So little to no support for such a person.

Now do not take my word do the reading's.


----------



## kirkster5 (Sep 23, 2008)

I've personally advised many on this site to get out and dont look back. As have many others. It's just that there are times when the person who wants out holds some complicity to the affair. In most cases an affair is the result of both partners not working to put the marriage first. You know little things like being loving/supportive/helpful/compasionate/complimentary etc... Don't get me wrong I dont condone affairs. Or even excuse them. I believe as an adult you say "look, I'm not getting (fill in the blank) that I need for this marriage to work. We either need to do(fill in the blank) to fix it or we need to divorce and find a better fit". Then go forth and conquere. 

If you have the affair while still married you are being selfish/hurtfull and immature whatever your reasoning. An adult should not behave in this manor.
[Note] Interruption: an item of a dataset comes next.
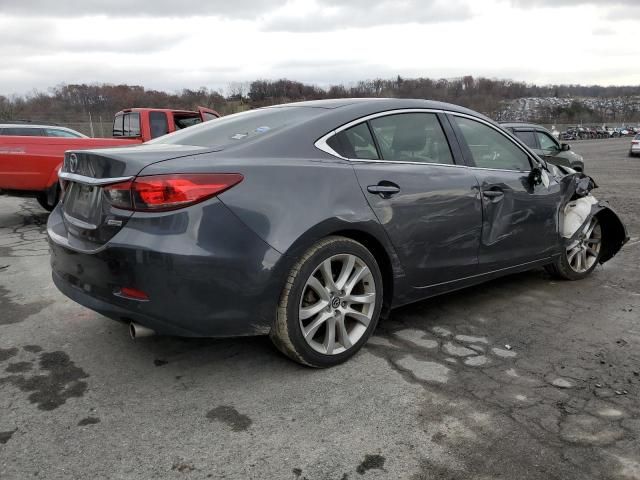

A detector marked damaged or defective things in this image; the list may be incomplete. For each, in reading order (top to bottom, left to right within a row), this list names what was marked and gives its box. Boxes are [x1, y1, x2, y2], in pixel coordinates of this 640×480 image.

cracked asphalt [0, 137, 636, 478]
damaged front fender [560, 172, 632, 264]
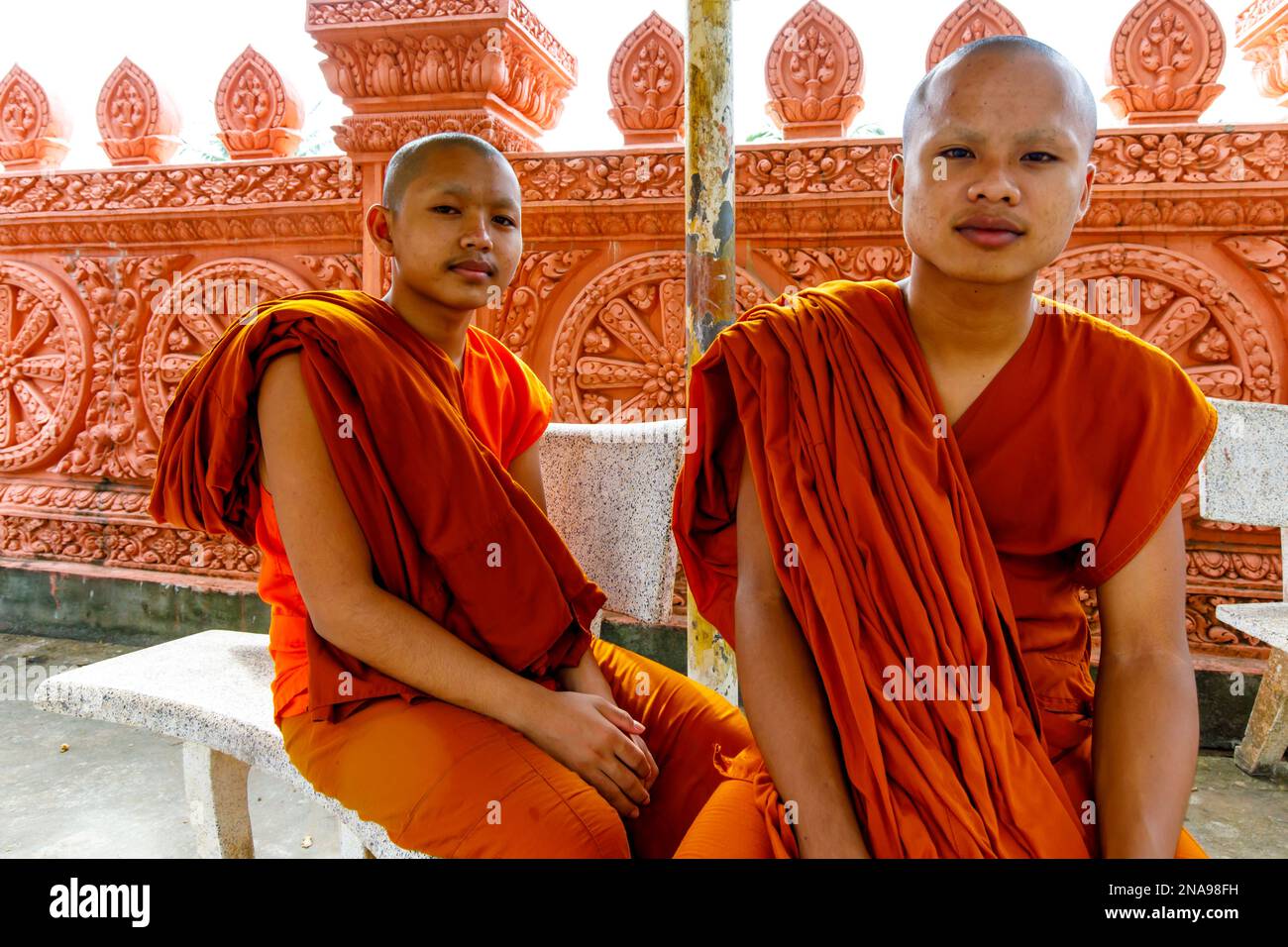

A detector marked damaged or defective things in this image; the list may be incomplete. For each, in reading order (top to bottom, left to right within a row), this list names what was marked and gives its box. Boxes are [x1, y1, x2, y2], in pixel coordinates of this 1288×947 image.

peeling paint on pole [680, 0, 741, 705]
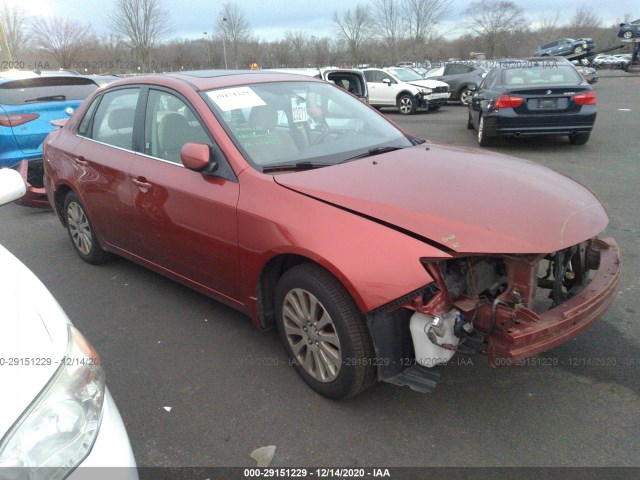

I guess what I'm saying is have some accountability for your actions and decisions. If you choose to marry you need to honor your commitments. The till death do us part thing is the ideal and if you choose to marry you owe it to the commitment to try and attain it. However, if it just aint going to work, dont behave like a hormone raging 18 old boy and go F%^&K the first thing that gives you your ego boost.

That being said you can survive and thrive in a marriage affected by an affair. Provided BOTH partners learn from their mistakes and want to make it work. Odds are long but for many it is worth it to try.


----------



## reidqa01 (Apr 26, 2009)

Do you beleive it took 26 years for this couple to find out they was not happpy. This is a tradegy.


----------



## kirkster5 (Sep 23, 2008)

I read and re-read your posted story and nowhere does it say he had not forgiven her. It also said that she brought up the past affair. Also it never says she was still in love, or ever in love with the OM. So it looks like you are taking some editorial liberties. I'd also say that it sounds like they had a pretty good run of 26 years and brought 2 children into the world together so I'm not sure where the tragedy is. If that nights fight leads to divorce I'm pretty sure it was not the 27 year old affair that brought it down. It's just not a logical leap on your part.


----------



## reidqa01 (Apr 26, 2009)

Kirk,

You are correct, there was no more affair.

She was still in love with the other Man.

He had never let go of the memories that haunted him.

They did the usual kids to stay together.

Again you have read thru the post, there was no fighting just the end of their relationship. It was quite civil not what we on the forum would have expeced.


----------